## Document
▼

With the passage of time, the mysteries and splendours of the tomb of the Egyptian boy-king Tutankhamun seem to exert ever-increasing fascination. Since the 1960s, exhibitions of artifacts have toured the world to great acclaim, in particular Treasures of Tutankhamun, which was seen by millions of visitors as it worked its way across several continents throughout the 1970s and triggered a new wave of Egyptomania. To mark the 100th anniversary of the discovery of Tutankhamun’s tomb which falls in November 2022, King Tut: Treasures of the Golden Pharaohis the most spectacular showcase yet. Featuring 150 objects from the tomb, it’s the most extensive collection ever shown (Treasures of Tutankhamun contained only 55 pieces), and it’s currently at the California Science Center in Los Angeles until January 2019.
But should you wish to contemplate the glittering Tutankhamun legacy at your leisure, look no further than Zahi Hawass’s new book entitled simply Tutankhamun. Formerly Egypt’s Minister of State for Antiquities, Hawass has supervised numerous excavations while also working on education and conservation projects to sustain Egypt’s historical legacy. Illustrated by Sandro Vannini’s fastidiously detailed photographs of the pharaoh’s amazing hoard of treasures, the book charts something of Hawass’s personal history, while also outlining how the British archaeologist Howard Carter finally unearthed the Tutankhamun site, having spent frustrating years searching for it before and after World War One. It was on 4 November 1922 that Carter’s waterboy, digging a hole in which to store the earthenware jugs of water needed to refresh the labourers toiling in the sun-scorched Valley of the Kings, struck stone under the sand, and found it was the top of a flight of steps. Carter instantly grasped that this must be the entrance to the sought-after tomb. He had made the most remarkable archaeological discovery of the 20th Century, and it would prove to be his personal ticket to immortality.
The single best-known image of Tutankhamun is the gold mask presenting an idealised portrait of his face, wearing a striped nemes headcloth made from gold inlaid with semiprecious stones and glass, but as it works its way through the different chambers of the tomb, the book details the huge scope and quality of the objects which were buried with him. One of the first items Carter discovered, lying seemingly at random in the tomb’s entrance corridor, was the painted wooden Head of Nefertem (‘one of the most spectacular pieces from the tomb,’ according to Hawass). It’s a hauntingly beautiful representation of the young king as Nefertem, a sun god associated with the lotus flower, which for the Egyptians symbolised resurrection and rebirth.

▲

## Dataset excerpt
▼

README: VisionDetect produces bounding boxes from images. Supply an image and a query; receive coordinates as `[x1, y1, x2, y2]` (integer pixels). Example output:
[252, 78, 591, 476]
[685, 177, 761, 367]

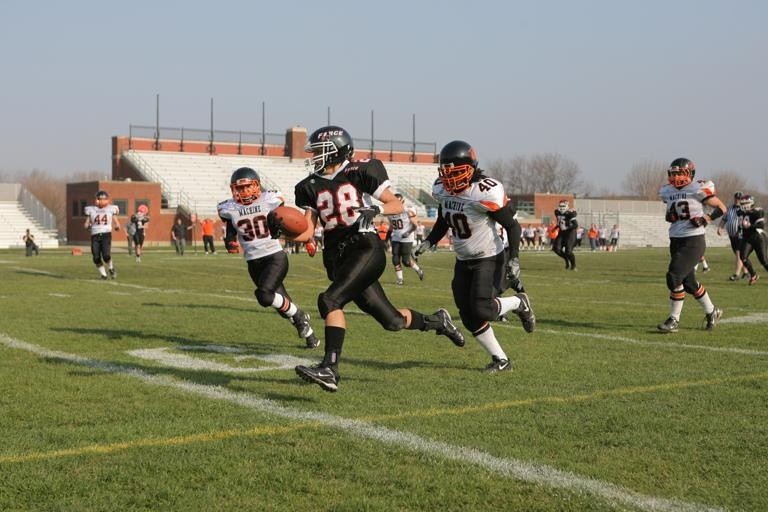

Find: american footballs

▲

## Work to do
(A) Answer these questions from the article on Tutankhamun:
(i) How many objects from the tomb does King Tut: Treasures of the Golden Pharaoh feature?
(ii) Whose photographs illustrate Hawass's book?
(iii) What did the lotus flower symbolize for the Egyptians?
(B) According to the article on Tutankhamun, why was Carter's waterboy digging the hole where he struck stone?
(C) Carry on the article about Tutankhamun's tomb from the point where it stops.
The lines above come from a source separate from the article on Tutankhamun.

## Per-task outputs
(A)
(i) 150 objects.
(ii) Sandro Vannini's.
(iii) Resurrection and rebirth.

(B) He was digging a hole to store the earthenware jugs of water needed to refresh the laborers toiling in the sun-scorched Valley of the Kings. While digging, he struck stone under the sand, and it proved to be the top of a flight of steps.

(C)
When he took his first peek inside the tomb’s antechamber, squinting though a hole in the blocked doorway with the aid of a torch, Carter glimpsed an array of statues, gilded couches, a gold inlaid throne, parts of a gold chariot and numerous other items, ‘the first impression of which suggested the property-room of an opera of a vanished civilisation’ as he put it. It was an apt metaphor, since the tomb indeed depicts the nature of Egyptian society in the 18th Dynasty (some 1300 years BC), offering insights into the lives of its rulers, their customs and religious rituals as well as giving clues about tool-making, astronomy, jewellery and handwriting (the tomb’s ‘Scribal Kit’ is a set of inkwells, reed pens and tools for writing). The model boats buried with the pharaoh had remained in excellent condition and offer priceless evidence of the kind of vessels used by the Egyptians.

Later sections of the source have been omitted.